OR Supreme Court Orders Immediate Release of GP Woman from State Prison
The Oregon Supreme Court this week ordered the immediate release of a Grants Pass woman who had been sent back to prison after Governor Tina Kotek revoked an earlier commutation of her sentence.
The Oregon Capital Chronicle reports the court found Kotek lacked the authority to return the woman to Coffee Creek Correctional Institution because her sentence had expired.
It is the second time in two years that Oregon appellate courts have weighed in on the governor's clemency powers, which can include reducing a person's sentence or granting pardons. In the latest ruling, the Oregon Supreme Court found the governor's clemency power -- specifically the ability to yank a person's commutation and return them to prison -- "is not without its limits."
The case centered on Terri Brown, a 49-year-old woman sentenced in 2017 to a total of five years in prison and two years of post-prison supervision for mail theft convictions out of Josephine County.
In December 2020, then-Governor Kate Brown commuted Terri Brown's sentence as part of a large wave of pandemic-era early releases. The commutations were conditional -- people could be returned to prison to serve out the rest of their sentence if they broke any laws.

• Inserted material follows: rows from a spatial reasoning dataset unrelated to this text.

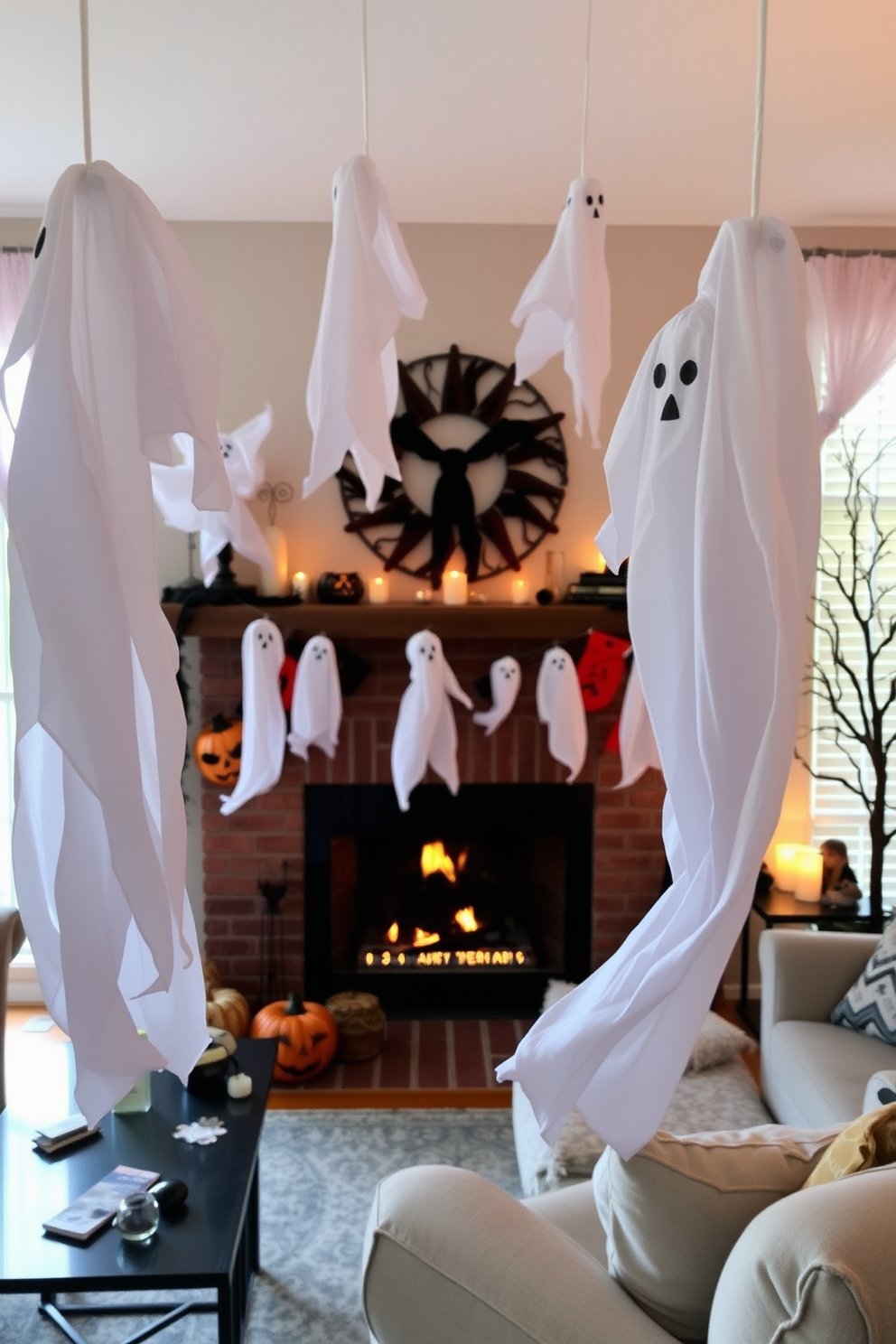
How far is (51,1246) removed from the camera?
1.77m

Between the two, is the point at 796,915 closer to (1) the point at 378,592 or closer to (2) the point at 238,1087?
(1) the point at 378,592

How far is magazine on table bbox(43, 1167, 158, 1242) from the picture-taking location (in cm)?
179

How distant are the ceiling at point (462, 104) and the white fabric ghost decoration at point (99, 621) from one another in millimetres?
1382

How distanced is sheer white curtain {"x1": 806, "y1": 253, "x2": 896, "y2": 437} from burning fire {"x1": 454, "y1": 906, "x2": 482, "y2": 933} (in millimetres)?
1846

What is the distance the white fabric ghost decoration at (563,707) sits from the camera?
10.5 ft

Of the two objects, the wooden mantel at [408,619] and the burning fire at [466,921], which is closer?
the wooden mantel at [408,619]

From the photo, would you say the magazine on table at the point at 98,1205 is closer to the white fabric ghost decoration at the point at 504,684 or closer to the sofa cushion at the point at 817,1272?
the sofa cushion at the point at 817,1272

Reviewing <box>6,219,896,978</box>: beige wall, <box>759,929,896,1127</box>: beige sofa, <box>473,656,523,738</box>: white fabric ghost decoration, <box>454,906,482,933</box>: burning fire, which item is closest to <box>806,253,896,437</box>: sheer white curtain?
<box>6,219,896,978</box>: beige wall

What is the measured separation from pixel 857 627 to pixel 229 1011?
2.23 metres

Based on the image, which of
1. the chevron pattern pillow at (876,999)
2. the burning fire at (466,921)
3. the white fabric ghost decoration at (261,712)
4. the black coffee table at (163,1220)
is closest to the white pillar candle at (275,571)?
the white fabric ghost decoration at (261,712)

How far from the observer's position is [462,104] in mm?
2447

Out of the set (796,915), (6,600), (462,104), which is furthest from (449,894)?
(462,104)

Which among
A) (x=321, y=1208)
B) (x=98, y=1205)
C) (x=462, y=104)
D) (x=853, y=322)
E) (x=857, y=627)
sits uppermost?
(x=462, y=104)

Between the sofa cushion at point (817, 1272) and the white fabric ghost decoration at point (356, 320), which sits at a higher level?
the white fabric ghost decoration at point (356, 320)
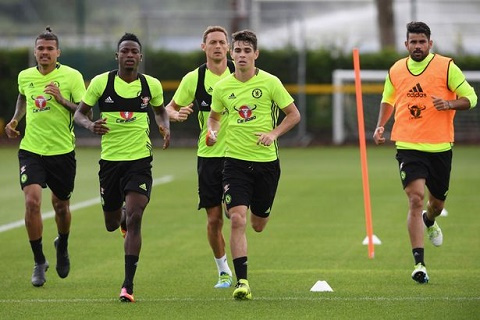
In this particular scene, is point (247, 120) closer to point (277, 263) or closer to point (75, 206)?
point (277, 263)

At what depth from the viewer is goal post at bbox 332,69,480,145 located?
34.3 m

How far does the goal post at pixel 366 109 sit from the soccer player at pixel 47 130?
2214 cm

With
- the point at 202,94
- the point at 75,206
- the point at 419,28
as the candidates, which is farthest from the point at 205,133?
the point at 75,206

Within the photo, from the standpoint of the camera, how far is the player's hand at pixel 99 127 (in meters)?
10.6

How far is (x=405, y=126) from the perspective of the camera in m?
11.9

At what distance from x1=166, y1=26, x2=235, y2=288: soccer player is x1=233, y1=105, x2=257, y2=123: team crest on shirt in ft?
2.78

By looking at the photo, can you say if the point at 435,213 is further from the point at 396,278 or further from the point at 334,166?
the point at 334,166

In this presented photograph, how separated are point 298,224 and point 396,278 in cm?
522

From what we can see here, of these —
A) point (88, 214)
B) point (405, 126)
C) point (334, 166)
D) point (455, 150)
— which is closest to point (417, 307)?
point (405, 126)

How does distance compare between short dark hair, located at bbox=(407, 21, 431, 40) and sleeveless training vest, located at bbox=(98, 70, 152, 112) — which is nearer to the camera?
sleeveless training vest, located at bbox=(98, 70, 152, 112)

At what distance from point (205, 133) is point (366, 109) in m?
22.9

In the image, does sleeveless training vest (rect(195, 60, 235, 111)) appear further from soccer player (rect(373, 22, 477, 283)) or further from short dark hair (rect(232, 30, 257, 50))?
soccer player (rect(373, 22, 477, 283))

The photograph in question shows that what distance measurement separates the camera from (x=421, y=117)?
11.8 m

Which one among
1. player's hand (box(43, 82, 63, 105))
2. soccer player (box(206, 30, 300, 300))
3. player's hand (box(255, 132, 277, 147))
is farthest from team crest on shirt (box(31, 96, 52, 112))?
player's hand (box(255, 132, 277, 147))
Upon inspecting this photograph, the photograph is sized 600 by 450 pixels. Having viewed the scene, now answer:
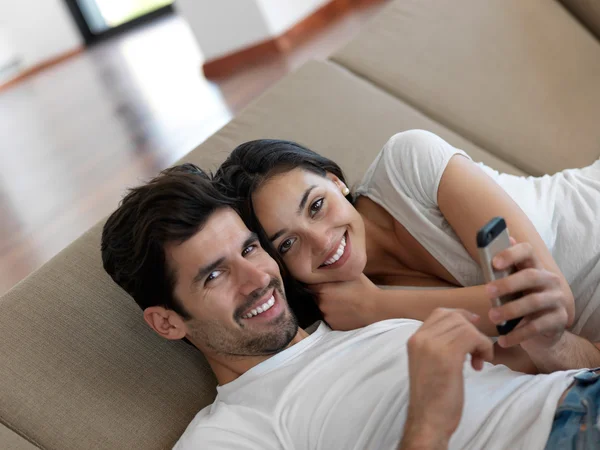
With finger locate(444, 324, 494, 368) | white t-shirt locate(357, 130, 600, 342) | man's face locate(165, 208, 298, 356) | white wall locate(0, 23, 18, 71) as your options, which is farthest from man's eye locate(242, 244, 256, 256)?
white wall locate(0, 23, 18, 71)

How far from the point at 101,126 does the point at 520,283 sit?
4.02 meters

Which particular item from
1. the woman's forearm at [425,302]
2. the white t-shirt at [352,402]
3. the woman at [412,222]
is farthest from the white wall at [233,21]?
the white t-shirt at [352,402]

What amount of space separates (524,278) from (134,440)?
0.80 m

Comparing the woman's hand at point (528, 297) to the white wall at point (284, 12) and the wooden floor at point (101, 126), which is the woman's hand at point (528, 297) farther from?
the white wall at point (284, 12)

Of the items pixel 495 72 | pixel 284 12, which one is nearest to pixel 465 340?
pixel 495 72

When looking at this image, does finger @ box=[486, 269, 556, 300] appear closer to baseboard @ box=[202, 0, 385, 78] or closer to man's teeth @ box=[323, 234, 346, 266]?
man's teeth @ box=[323, 234, 346, 266]

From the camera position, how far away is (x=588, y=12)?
2.67 meters

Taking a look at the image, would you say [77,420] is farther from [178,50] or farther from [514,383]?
[178,50]

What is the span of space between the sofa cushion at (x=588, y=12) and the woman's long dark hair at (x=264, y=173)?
161 cm

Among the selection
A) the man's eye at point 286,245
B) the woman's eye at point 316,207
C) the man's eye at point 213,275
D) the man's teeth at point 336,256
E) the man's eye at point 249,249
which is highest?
the man's eye at point 213,275

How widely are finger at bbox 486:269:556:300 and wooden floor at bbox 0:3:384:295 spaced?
→ 2.45m

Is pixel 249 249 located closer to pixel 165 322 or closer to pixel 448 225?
pixel 165 322

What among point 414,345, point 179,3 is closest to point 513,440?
point 414,345

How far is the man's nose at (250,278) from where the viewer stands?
131 cm
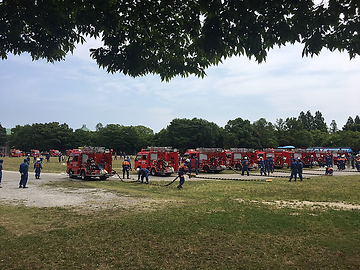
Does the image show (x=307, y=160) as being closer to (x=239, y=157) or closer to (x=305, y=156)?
(x=305, y=156)

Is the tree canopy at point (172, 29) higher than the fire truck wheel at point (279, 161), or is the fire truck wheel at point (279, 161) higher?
the tree canopy at point (172, 29)

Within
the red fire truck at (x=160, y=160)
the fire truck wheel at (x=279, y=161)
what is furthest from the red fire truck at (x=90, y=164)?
the fire truck wheel at (x=279, y=161)

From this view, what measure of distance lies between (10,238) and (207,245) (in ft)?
16.0

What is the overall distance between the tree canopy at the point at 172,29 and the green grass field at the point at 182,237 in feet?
12.6

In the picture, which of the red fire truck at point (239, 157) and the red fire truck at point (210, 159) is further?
the red fire truck at point (239, 157)

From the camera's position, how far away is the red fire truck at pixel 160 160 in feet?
83.4

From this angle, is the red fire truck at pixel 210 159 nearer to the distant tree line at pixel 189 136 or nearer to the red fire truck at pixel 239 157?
the red fire truck at pixel 239 157

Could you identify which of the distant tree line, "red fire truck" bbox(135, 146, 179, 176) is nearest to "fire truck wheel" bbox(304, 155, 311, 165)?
"red fire truck" bbox(135, 146, 179, 176)

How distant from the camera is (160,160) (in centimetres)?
2569

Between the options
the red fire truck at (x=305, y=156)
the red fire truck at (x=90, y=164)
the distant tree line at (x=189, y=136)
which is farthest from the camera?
the distant tree line at (x=189, y=136)

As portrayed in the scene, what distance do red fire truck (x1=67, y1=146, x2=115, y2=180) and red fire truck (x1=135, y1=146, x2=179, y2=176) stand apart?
12.5 feet

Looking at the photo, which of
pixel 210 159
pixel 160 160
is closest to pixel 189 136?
pixel 210 159

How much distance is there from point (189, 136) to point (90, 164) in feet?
222

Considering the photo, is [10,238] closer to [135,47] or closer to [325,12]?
[135,47]
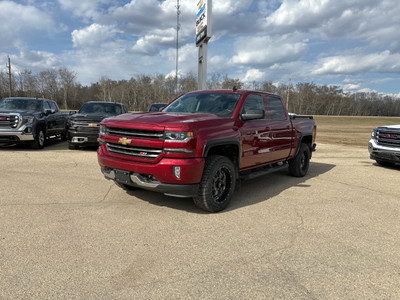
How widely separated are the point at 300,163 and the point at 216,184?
331 centimetres

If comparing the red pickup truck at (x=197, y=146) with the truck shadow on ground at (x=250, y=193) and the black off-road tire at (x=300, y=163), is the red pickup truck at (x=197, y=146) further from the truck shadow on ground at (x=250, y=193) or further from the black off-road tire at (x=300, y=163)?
the black off-road tire at (x=300, y=163)

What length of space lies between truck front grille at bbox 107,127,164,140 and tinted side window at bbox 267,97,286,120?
2657mm

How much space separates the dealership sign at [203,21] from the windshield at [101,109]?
319 inches

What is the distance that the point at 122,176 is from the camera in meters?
A: 4.18

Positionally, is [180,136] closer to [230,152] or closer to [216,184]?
[216,184]

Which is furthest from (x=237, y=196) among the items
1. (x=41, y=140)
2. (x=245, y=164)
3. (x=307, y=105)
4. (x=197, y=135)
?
(x=307, y=105)

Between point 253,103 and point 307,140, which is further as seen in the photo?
point 307,140

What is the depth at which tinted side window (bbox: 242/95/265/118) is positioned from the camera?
503cm

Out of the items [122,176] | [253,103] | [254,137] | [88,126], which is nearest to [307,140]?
[253,103]

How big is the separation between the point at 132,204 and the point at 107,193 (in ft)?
2.55

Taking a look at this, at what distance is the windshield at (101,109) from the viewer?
10.8m

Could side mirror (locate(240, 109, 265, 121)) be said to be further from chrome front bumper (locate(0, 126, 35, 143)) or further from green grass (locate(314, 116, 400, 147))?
green grass (locate(314, 116, 400, 147))

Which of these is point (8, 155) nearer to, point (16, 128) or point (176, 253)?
point (16, 128)

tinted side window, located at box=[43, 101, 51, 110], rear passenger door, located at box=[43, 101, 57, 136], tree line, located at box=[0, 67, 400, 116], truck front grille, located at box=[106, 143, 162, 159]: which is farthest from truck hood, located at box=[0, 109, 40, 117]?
tree line, located at box=[0, 67, 400, 116]
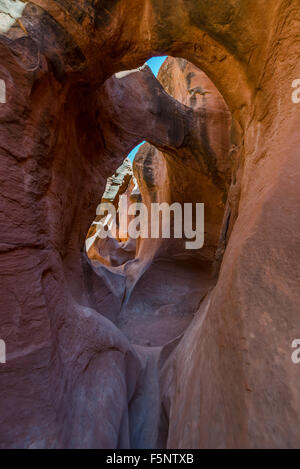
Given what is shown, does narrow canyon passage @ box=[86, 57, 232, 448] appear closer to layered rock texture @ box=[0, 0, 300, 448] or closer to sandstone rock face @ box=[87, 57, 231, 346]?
sandstone rock face @ box=[87, 57, 231, 346]

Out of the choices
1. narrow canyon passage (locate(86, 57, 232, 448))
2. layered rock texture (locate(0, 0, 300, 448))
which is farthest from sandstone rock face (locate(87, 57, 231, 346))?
layered rock texture (locate(0, 0, 300, 448))

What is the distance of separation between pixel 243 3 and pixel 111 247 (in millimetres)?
9613

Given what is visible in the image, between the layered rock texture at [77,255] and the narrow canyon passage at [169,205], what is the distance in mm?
615

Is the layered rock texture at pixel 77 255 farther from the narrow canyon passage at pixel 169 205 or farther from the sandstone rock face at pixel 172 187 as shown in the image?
the sandstone rock face at pixel 172 187

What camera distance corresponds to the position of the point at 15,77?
4.90ft

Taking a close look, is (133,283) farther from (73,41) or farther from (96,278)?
(73,41)

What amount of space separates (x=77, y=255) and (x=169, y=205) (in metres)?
3.62

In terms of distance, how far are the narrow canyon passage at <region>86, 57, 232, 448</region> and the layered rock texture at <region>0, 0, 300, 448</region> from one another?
24.2 inches

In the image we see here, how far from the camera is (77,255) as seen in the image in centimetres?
320

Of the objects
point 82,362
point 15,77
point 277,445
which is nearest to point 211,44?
point 15,77

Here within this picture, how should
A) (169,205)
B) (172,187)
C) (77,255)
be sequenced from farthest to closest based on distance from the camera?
(169,205) → (172,187) → (77,255)

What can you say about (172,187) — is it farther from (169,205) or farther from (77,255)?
(77,255)

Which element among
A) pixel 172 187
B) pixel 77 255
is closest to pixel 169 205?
pixel 172 187

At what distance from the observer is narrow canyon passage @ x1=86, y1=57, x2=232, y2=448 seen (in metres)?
3.38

Terri Brown walked out of prison on December 23, 2020. About four months later, she was back in court, accused of violating the terms of her probation. She pleaded no contest and was sentenced to a 30-day jail stint. In February 2023, Brown got word from the state that her post-prison supervision had concluded and, as the court ruling notes, "was no longer subject to any sentence."
Brown had been released from prison to Washington County where she remained under post-prison supervision. Kotek revoked Brown's commutation in December 2023. Two months later, Terri Brown was sent back to Coffee Creek, the women's prison in Wilsonville.